◆ **TASK**
Starting at the line that contains "Youth printed commuter" and stopping at the line that contains "Green Bamboo Print", restate each line of the records below exactly. Omit the pictures.

*** EXERCISE DATA ***

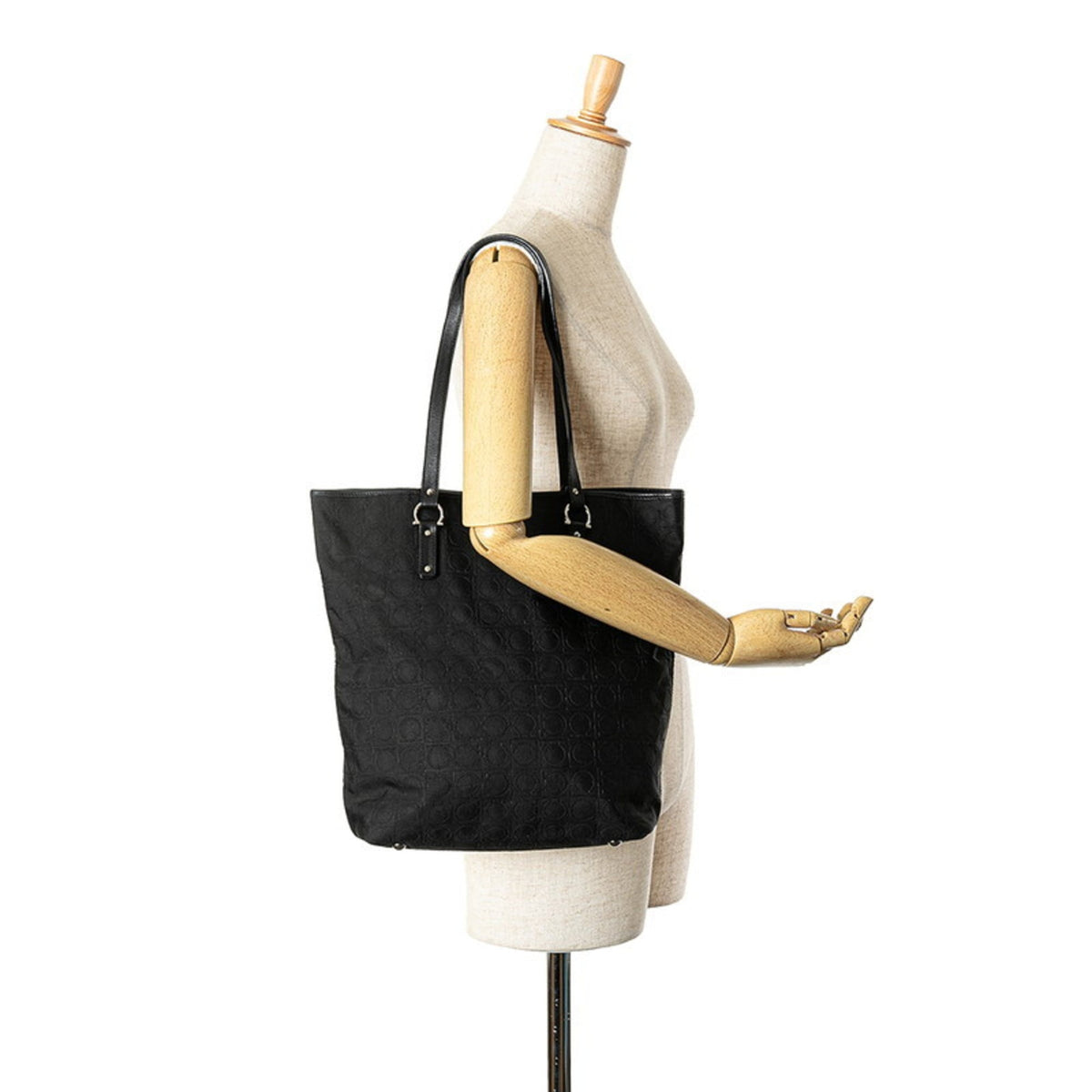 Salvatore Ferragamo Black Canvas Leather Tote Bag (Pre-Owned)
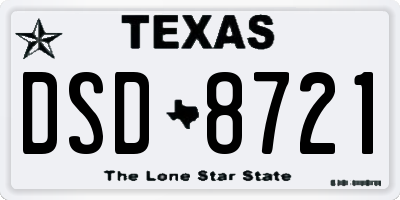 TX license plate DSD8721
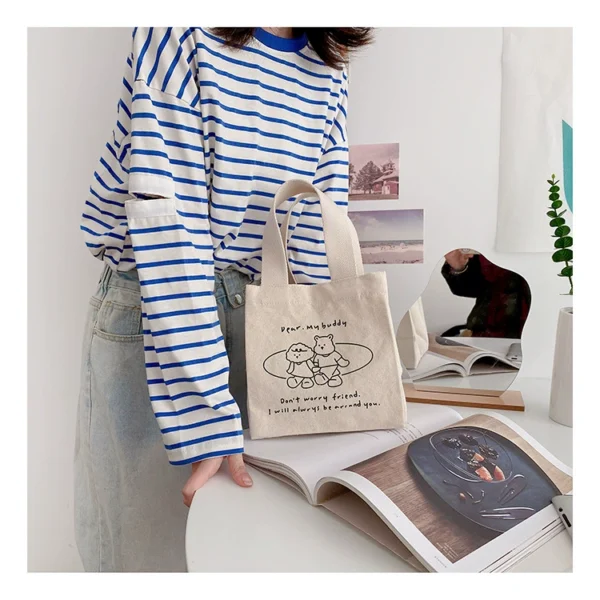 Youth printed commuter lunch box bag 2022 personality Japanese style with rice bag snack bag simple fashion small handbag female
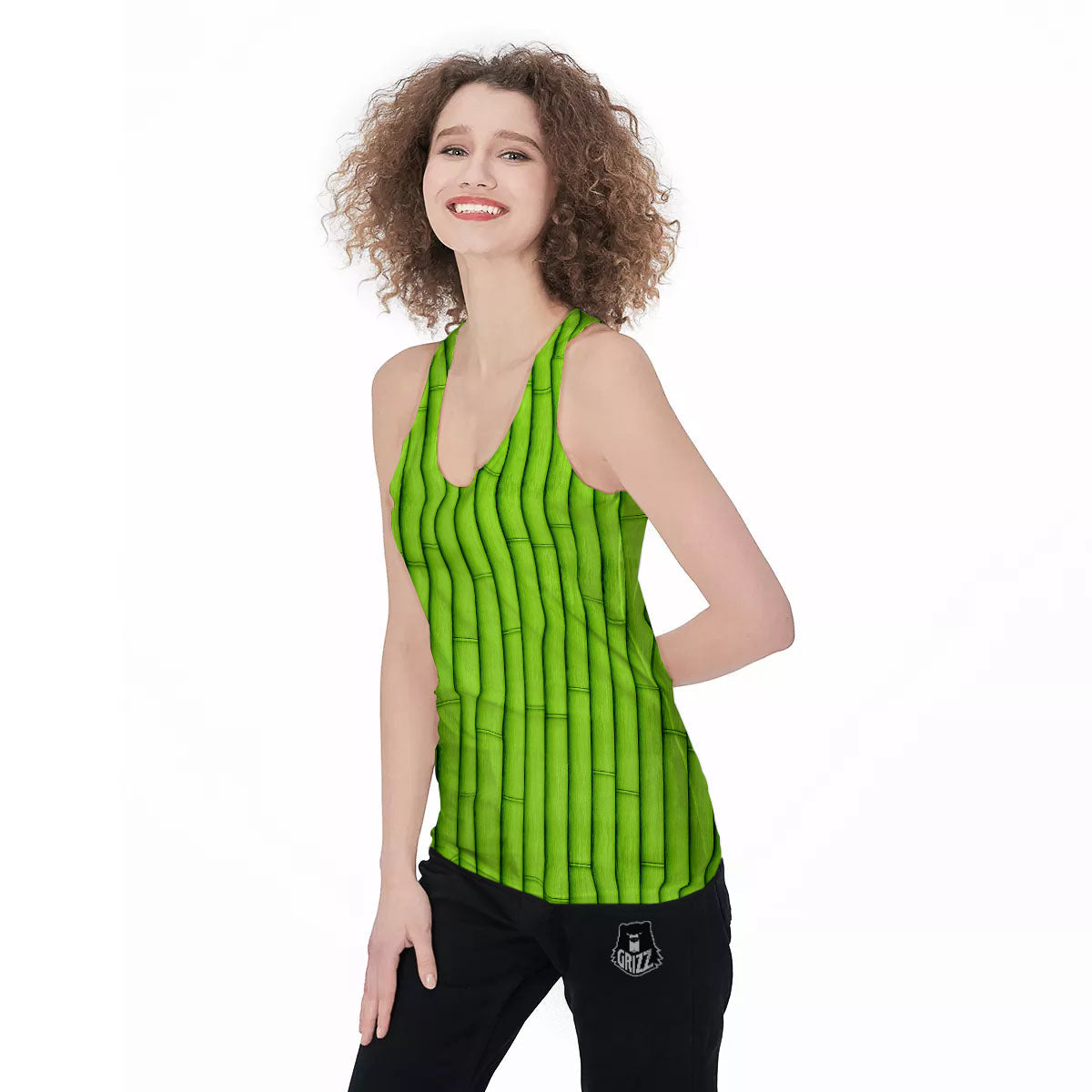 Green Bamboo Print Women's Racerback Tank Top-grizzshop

***
*** EXERCISE DATA ***

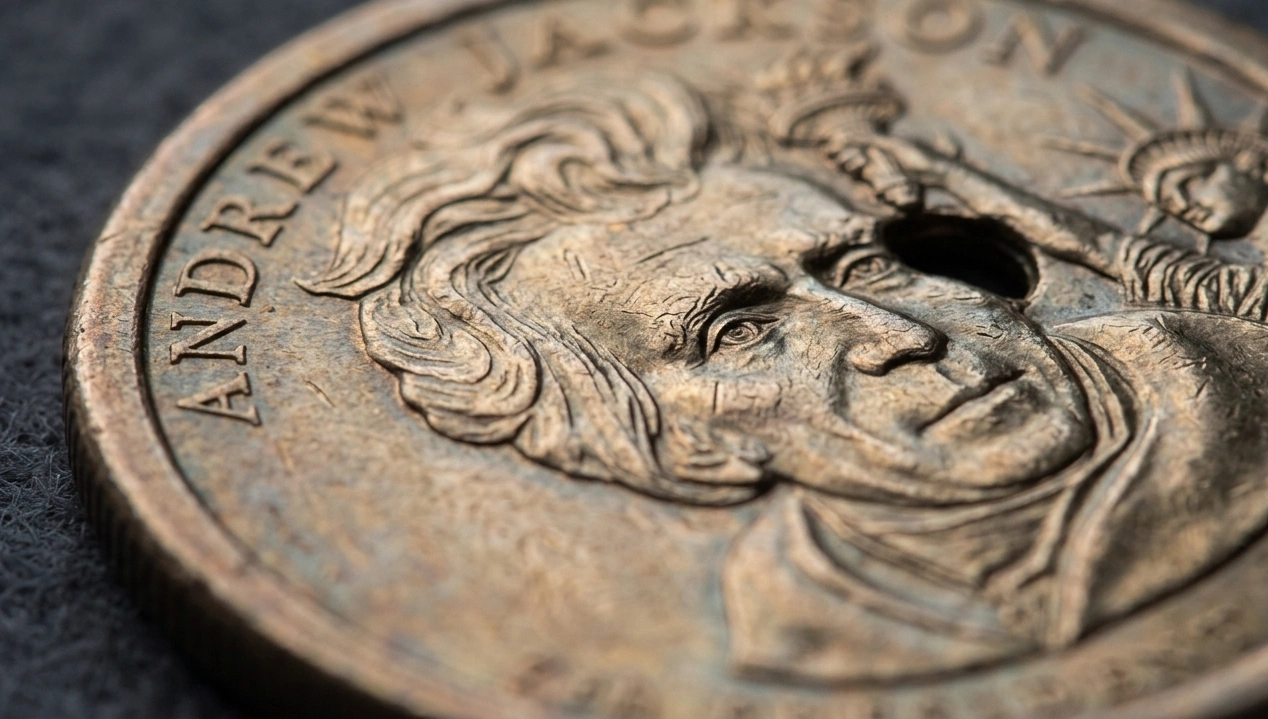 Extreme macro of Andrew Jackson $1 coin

***

◆ **ANSWER SECTION**
 Youth printed commuter lunch box bag 2022 personality Japanese style with rice bag snack bag simple fashion small handbag female
 Green Bamboo Print Women's Racerback Tank Top-grizzshop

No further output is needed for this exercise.